┌────────

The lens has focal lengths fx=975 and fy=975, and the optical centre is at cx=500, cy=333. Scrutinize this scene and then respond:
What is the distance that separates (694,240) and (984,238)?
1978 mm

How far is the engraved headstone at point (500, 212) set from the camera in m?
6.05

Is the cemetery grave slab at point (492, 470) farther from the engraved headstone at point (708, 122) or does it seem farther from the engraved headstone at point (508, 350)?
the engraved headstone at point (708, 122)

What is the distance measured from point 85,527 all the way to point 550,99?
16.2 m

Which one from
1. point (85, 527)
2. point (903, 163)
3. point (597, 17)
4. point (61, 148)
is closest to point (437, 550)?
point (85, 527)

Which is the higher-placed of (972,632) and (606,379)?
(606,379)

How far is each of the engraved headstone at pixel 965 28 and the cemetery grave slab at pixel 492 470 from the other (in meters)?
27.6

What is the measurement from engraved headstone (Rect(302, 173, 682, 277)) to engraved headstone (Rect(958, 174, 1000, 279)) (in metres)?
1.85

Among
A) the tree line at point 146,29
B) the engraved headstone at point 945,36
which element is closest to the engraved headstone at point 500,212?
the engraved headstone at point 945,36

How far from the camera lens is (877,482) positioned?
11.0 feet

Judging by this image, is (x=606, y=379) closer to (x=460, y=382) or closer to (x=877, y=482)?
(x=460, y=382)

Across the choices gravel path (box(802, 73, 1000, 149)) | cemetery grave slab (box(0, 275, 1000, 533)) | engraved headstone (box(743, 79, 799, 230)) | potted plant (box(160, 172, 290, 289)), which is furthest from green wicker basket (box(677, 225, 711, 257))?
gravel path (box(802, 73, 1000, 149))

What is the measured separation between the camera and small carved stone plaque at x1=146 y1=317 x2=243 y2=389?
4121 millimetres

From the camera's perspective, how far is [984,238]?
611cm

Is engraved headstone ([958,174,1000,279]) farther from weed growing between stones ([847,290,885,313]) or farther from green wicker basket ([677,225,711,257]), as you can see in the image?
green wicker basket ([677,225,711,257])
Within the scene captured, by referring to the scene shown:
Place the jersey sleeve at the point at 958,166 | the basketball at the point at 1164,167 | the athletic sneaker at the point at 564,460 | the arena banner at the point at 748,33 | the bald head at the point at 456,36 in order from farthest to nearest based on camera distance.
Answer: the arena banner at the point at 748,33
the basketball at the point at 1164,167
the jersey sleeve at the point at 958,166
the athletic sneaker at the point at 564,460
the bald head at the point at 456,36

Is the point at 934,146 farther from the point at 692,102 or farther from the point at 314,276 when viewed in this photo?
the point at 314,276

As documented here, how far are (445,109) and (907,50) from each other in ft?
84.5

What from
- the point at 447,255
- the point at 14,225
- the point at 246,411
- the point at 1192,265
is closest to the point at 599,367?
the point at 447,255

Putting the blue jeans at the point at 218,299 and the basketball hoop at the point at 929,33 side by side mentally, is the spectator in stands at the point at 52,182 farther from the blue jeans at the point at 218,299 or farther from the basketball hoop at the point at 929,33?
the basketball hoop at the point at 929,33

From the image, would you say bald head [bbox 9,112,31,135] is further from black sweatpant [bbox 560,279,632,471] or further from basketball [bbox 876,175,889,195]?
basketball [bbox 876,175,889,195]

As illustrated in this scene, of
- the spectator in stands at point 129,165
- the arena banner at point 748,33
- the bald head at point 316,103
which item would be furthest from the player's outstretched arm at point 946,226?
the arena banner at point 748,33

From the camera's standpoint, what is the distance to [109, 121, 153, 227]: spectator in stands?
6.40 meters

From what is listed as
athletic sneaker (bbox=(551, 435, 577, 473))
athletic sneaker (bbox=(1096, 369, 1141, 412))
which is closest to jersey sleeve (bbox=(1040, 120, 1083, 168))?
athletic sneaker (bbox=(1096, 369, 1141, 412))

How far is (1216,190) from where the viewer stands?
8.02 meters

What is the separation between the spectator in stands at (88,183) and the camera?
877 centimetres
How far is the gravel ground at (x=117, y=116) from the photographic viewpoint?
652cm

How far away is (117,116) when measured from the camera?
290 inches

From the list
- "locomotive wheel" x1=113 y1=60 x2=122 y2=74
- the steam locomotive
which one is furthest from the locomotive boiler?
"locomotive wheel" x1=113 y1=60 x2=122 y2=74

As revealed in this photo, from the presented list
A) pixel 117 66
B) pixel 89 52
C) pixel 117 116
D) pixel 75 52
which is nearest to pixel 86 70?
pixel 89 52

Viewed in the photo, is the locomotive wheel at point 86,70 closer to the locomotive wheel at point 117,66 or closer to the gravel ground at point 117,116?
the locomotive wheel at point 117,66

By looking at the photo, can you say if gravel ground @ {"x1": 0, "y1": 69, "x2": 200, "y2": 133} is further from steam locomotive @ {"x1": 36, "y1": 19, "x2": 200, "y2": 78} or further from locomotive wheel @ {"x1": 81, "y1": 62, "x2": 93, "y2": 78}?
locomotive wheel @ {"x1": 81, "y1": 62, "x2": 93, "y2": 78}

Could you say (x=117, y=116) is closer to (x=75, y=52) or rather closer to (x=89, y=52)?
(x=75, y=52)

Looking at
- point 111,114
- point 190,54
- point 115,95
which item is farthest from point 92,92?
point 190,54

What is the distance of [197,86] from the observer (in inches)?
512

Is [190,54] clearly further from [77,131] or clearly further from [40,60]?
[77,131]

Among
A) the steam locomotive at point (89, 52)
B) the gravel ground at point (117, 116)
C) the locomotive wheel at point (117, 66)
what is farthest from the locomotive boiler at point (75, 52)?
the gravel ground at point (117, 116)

└────────

• [Aim] Quote exactly and only the lines from the one holding "Viewed in the" through the end of the data.

• [Full output]
Viewed in the photo, is the locomotive wheel at point 86,70 closer to the locomotive wheel at point 117,66 or closer to the gravel ground at point 117,116?
the locomotive wheel at point 117,66

By looking at the photo, can you say if gravel ground @ {"x1": 0, "y1": 69, "x2": 200, "y2": 133} is further from steam locomotive @ {"x1": 36, "y1": 19, "x2": 200, "y2": 78} or further from locomotive wheel @ {"x1": 81, "y1": 62, "x2": 93, "y2": 78}?
locomotive wheel @ {"x1": 81, "y1": 62, "x2": 93, "y2": 78}

Could you say (x=117, y=116) is closer to (x=75, y=52) or rather closer to (x=89, y=52)?
(x=75, y=52)

Looking at
- point 111,114
- point 190,54
- point 115,95
which item is farthest from point 92,92?
point 190,54

What is the distance of [197,86] from the observer (in inches)?
512

Is [190,54] clearly further from [77,131] or clearly further from [40,60]?
[77,131]

Among
A) the steam locomotive at point (89, 52)
B) the gravel ground at point (117, 116)
C) the locomotive wheel at point (117, 66)
what is farthest from the locomotive boiler at point (75, 52)?
the gravel ground at point (117, 116)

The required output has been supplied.